More eloquently, I am becoming more interested in dance that asks you to join in rather than to just watch. Breaking from the show into a square dance was absolutely inspirational - asking the audience to share the floor and come spend time dancing - to me, dance should make you want to hop out of your chair and join in!
To sum up this random jumble of thoughts, I took away so much from this weekend in regards to how I practice, think about, view and experience dance. This group as already inspired me so greatly, and I am looking forward to what I am guessing will be a lot more time dedicated than I had initially expected!
Cheers to the practice being just as important as the presentation.
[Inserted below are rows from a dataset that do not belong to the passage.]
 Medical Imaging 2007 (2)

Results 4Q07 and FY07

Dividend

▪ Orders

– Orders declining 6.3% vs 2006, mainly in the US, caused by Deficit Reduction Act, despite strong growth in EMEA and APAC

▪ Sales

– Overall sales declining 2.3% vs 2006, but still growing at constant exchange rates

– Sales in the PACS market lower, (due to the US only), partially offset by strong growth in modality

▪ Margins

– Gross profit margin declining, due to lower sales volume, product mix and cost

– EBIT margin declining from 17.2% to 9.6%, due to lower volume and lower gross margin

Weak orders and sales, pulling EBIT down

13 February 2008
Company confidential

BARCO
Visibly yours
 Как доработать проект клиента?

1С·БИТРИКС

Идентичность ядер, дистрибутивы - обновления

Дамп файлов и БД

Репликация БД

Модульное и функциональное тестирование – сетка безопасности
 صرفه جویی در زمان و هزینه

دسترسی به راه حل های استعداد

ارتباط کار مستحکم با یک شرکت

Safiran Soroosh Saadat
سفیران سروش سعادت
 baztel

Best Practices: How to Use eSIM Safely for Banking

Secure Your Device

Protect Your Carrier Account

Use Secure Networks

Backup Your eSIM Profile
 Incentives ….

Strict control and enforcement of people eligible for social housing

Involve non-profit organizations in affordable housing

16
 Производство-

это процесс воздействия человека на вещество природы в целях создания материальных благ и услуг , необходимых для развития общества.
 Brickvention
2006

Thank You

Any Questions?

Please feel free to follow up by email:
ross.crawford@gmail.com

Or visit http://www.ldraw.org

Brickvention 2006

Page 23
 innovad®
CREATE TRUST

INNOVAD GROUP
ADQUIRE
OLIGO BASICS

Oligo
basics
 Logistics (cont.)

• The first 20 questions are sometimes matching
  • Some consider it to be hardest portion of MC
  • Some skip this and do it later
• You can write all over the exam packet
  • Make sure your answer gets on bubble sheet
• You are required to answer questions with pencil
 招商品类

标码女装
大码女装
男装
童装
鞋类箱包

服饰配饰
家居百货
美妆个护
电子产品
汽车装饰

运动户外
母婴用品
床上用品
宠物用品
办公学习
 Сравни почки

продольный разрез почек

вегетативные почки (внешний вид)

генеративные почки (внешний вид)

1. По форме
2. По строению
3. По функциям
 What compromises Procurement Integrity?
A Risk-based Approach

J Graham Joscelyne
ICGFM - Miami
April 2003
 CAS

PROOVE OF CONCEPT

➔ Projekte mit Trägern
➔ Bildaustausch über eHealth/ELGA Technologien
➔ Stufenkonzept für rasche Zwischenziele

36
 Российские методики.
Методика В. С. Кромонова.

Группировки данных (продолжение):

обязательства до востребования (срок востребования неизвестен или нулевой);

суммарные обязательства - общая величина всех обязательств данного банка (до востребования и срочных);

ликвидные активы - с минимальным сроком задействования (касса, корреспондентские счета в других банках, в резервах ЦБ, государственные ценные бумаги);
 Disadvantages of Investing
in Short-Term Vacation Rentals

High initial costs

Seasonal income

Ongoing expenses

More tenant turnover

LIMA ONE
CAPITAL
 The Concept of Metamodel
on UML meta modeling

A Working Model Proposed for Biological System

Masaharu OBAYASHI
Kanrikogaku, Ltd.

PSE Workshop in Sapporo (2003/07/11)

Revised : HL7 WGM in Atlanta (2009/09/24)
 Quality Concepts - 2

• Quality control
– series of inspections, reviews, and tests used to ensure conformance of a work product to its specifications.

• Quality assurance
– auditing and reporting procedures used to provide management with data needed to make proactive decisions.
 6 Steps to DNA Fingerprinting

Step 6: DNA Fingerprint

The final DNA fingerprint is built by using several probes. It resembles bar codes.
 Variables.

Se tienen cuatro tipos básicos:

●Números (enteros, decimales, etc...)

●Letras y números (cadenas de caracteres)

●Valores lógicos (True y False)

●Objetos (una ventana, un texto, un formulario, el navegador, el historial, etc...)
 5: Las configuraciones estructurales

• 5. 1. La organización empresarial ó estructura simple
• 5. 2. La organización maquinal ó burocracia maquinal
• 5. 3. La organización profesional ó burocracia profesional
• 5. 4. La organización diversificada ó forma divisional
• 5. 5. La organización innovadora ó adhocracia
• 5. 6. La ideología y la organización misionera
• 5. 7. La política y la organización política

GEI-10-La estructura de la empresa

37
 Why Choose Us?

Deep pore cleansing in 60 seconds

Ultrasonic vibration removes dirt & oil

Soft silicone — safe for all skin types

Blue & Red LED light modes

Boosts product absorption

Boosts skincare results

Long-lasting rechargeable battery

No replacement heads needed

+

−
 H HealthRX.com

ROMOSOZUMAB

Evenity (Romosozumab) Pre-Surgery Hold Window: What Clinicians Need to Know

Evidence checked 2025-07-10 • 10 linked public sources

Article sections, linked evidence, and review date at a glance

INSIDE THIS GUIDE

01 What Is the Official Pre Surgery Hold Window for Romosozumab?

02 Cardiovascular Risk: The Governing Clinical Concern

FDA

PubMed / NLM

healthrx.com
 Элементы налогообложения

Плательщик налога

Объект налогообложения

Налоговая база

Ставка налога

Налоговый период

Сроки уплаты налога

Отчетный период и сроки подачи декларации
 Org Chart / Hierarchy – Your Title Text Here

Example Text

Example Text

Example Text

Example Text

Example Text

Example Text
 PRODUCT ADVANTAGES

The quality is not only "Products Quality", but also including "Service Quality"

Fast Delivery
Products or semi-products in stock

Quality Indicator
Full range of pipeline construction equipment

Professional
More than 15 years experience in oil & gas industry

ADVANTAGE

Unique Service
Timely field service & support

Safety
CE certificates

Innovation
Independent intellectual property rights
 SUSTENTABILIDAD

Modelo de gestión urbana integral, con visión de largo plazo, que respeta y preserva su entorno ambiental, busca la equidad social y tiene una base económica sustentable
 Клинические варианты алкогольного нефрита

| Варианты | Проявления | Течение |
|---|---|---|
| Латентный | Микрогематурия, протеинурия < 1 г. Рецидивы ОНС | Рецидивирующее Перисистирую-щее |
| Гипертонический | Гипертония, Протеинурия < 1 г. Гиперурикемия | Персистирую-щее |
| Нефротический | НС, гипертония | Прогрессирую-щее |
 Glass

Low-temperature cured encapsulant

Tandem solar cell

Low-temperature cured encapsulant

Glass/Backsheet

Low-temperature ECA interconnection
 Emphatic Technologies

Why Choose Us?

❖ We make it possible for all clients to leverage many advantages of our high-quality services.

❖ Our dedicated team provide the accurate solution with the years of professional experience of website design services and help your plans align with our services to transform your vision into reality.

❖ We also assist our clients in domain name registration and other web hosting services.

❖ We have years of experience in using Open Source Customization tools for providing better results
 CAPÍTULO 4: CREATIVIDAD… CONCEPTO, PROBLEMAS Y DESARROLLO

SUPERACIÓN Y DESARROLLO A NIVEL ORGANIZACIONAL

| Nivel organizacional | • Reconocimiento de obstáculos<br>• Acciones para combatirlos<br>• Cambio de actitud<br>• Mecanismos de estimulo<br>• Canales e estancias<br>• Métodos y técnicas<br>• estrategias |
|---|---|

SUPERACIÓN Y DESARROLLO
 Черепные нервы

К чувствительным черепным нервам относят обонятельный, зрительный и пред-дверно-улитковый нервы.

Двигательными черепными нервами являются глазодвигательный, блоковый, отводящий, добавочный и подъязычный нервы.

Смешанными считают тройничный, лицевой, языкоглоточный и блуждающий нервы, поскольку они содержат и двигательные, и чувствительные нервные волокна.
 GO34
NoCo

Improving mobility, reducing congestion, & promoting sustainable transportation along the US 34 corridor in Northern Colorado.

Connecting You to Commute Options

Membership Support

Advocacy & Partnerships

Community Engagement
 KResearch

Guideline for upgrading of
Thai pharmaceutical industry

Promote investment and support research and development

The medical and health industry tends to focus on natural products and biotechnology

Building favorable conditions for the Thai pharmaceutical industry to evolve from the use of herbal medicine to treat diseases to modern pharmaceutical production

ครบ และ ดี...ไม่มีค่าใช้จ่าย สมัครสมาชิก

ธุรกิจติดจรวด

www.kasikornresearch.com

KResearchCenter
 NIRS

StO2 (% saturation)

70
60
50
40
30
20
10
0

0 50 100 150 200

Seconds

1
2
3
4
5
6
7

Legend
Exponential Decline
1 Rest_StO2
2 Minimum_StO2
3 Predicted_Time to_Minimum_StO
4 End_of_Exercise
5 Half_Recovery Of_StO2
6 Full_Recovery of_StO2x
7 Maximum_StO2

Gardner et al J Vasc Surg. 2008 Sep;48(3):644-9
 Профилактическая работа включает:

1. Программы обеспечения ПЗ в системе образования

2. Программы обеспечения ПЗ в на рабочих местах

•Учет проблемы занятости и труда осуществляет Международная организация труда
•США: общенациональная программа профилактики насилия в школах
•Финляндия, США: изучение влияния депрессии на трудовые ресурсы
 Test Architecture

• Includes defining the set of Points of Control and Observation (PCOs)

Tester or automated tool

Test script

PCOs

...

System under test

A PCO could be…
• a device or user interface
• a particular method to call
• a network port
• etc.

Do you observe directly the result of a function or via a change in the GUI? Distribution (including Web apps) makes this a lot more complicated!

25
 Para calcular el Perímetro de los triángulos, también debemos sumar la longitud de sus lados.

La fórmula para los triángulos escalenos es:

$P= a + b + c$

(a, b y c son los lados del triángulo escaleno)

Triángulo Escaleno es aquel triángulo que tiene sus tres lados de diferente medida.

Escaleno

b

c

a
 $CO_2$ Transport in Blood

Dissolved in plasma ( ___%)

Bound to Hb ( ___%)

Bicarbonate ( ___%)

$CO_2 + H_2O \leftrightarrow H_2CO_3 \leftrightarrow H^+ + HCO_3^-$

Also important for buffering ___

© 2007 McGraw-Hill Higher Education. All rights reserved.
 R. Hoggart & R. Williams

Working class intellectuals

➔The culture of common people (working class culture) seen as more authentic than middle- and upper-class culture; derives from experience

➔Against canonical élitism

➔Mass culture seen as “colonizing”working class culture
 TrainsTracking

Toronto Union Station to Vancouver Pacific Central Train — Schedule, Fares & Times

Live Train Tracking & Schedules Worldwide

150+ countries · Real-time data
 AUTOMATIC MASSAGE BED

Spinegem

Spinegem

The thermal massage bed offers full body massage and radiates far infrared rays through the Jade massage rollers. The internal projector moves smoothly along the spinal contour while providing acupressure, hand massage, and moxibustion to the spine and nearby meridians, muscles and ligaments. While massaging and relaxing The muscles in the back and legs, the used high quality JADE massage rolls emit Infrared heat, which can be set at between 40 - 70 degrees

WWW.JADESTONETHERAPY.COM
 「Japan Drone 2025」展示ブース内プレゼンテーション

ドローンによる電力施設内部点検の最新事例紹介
SHOW ROUND-UP: Shows seen 11/6 - 12/4
Wake The Dead
Rainy Day Cabaret at the Old Arizona Theater
Much Ado About Nothing
Prior Lake High School Theatre
Mixed Blood Theatre
October 16 - November 22
27th Fall Concert
Zenon Dance Company
***The stand-out; 'Booba' by Andrea Miller, Artistic Director of Gallim Dance in New York City. This dance is an excerpt from the larger work 'I Can See Myself in Your Pupil,' of which excerpts can be seen on YouTube - http://www.youtube.com/watch?v=ewKtJOMGqGg. I literally laughed my ass off the whole piece. Laugh out loud kind of laugh. The sheet randomness, oddity and ridiculousness of the movements, facial expressions and formations was enough for this dance to need to exist.
I was also extremely kinesthetically affected, as the more I explore my own movement tendencies, the more I find myself wanting to move in abnormal yet rhythmic ways. It is arguable that all dance is composed of abnormal movements - movements outside of what the body does to locomote itself through the tasks of daily life, such as walking, standing, eating. To a dancer, at a certain point, all widely accepted and taught dance vocabularly becomes normal movement, movement that is used to locomote the body through a regular day. Maybe my desire to move in splayed, gyrating ways to complicated rhythmic patterns it is due to a partnership beween my want to explore movement outside of regular, taught dance vocabulary and to listen to music with rhythms that make me want to dance. Whatever it is, this piece hit me hard in the heart and the funny bone, and injected me with inspiration.